Die Geschichte nahm am 1. April dieses Jahres ihren Anfang. Eine Autofahrerin war im Grazer Bezirk Straßgang deutlich zu schnell unterwegs: Statt der erlaubten 30 km/h soll sie mehr Tempo auf dem Tacho gehabt haben.

Ein Polizist stoppte die Lenkerin und führte eine Kontrolle durch. Die Folge: eine Geldstrafe in Höhe von 20 Euro. Doch die Frau konnte nicht bezahlen. Bargeld hatte sie keines dabei, ihre Bankomatkarte war gesperrt. Deshalb stellte der Beamte ein bargeldloses Organmandat aus, berichtet die Krone.

Plötzlich war die Telefonnummer wichtiger als der Strafzettel

Doch offenbar hinterließ die Begegnung bei dem Polizisten einen bleibenden Eindruck. Laut Ermittlungen soll er später den Namen der Frau im Internet gesucht und dadurch ihre Telefonnummer gefunden haben.

### [Deine Aufgaben]
1. Gib aus dem Text über die Grazer Verkehrskontrolle einen Abschnitt unverändert aus. Beginne bei den Worten "Ein Polizist stoppte" und hör nach "Telefonnummer gefunden haben." auf.
2. Knüpf an den letzten Satz im Text über die Grazer Verkehrskontrolle an und schreib ihn weiter.
Die Datenliste spielt hierfür keine Rolle.

### [Datenliste]
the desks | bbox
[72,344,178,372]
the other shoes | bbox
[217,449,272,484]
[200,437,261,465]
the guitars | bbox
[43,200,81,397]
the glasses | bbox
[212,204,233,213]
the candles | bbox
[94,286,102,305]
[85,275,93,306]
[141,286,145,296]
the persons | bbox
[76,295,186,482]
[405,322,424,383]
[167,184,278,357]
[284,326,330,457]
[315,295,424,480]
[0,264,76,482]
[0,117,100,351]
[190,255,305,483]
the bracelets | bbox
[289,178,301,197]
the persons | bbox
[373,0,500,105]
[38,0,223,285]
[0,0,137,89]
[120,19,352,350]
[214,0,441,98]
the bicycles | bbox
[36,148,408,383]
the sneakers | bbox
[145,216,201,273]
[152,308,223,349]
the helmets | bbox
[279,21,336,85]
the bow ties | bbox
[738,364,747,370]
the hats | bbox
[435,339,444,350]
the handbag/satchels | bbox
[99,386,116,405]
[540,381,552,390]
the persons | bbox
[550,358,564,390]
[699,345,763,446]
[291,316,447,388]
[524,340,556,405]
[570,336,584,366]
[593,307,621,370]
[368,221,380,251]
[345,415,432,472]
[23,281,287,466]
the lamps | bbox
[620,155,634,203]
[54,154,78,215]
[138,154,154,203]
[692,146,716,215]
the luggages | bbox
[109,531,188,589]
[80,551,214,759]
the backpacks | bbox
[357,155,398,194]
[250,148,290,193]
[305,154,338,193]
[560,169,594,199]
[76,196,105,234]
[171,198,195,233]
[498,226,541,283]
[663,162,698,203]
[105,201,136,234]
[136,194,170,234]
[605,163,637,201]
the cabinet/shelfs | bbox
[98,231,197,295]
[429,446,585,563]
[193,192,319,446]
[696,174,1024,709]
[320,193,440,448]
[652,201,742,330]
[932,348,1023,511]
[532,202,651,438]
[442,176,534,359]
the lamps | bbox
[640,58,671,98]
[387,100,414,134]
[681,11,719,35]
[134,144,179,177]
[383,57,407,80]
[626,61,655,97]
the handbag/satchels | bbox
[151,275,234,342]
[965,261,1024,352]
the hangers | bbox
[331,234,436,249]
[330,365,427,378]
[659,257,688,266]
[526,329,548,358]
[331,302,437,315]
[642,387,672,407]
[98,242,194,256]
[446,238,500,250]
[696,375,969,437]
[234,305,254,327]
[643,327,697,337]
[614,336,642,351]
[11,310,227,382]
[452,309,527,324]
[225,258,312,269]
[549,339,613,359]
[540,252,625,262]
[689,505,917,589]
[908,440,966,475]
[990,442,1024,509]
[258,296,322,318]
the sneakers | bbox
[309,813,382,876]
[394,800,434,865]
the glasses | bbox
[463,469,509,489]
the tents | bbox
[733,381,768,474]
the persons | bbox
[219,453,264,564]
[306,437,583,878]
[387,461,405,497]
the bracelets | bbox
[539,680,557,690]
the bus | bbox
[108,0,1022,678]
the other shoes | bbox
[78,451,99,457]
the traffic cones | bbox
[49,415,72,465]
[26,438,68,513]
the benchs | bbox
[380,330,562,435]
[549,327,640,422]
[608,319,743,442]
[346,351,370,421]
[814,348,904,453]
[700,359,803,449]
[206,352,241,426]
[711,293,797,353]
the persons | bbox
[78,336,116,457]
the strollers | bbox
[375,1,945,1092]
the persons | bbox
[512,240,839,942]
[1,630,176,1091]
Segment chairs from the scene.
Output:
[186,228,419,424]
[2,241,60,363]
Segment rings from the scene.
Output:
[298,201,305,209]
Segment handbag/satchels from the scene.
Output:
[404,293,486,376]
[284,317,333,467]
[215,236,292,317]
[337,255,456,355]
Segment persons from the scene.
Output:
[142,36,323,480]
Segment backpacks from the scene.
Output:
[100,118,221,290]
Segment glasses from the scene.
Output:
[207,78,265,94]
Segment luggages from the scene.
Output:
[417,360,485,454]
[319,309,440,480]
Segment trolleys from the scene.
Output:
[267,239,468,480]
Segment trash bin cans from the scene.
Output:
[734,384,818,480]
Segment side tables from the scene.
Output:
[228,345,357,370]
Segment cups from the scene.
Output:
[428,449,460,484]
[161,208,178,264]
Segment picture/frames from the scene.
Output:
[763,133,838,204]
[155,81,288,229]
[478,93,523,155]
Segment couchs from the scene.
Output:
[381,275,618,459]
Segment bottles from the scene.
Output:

### [Ergebnisse nacheinander]
1.
Ein Polizist stoppte die Lenkerin und führte eine Kontrolle durch. Die Folge: eine Geldstrafe in Höhe von 20 Euro. Doch die Frau konnte nicht bezahlen. Bargeld hatte sie keines dabei, ihre Bankomatkarte war gesperrt. Deshalb stellte der Beamte ein bargeldloses Organmandat aus, berichtet die Krone.

Plötzlich war die Telefonnummer wichtiger als der Strafzettel

Doch offenbar hinterließ die Begegnung bei dem Polizisten einen bleibenden Eindruck. Laut Ermittlungen soll er später den Namen der Frau im Internet gesucht und dadurch ihre Telefonnummer gefunden haben.

2.
Der Grund für die ungewöhnliche Recherche: Er habe sich „Schriftverkehr“ mit ihr erhofft – und tatsächlich entstand ein Kontakt zwischen den beiden.

Aus einem dienstlichen Vorgang wurde ein privater Austausch. Die beiden schrieben sich regelmäßig. Doch irgendwann stellte die Frau offenbar eine heikle Frage: Ob es möglich wäre, den Strafzettel verschwinden zu lassen.

Was dann passierte, brachte den Beamten in große Schwierigkeiten. Laut Anklage soll er zugestimmt und das Dokument aus einer dafür vorgesehenen Mappe genommen haben, bevor es an die zuständige Stelle weitergeleitet wurde.

Damit soll er seine dienstlichen Befugnisse missbraucht haben.

Gewissen kam zu spät

Offenbar bekam der Polizist danach Zweifel. Er soll versucht haben, den Strafzettel wieder an seinen ursprünglichen Platz zurückzulegen.

Doch dazu kam es nicht mehr. Die Angelegenheit flog auf – der Beamte wurde suspendiert. Wie Barbara Schwarz, Sprecherin des Straflandesgerichts Graz, bestätigte, wurde gegen den Polizisten Anklage wegen Amtsmissbrauchs erhoben.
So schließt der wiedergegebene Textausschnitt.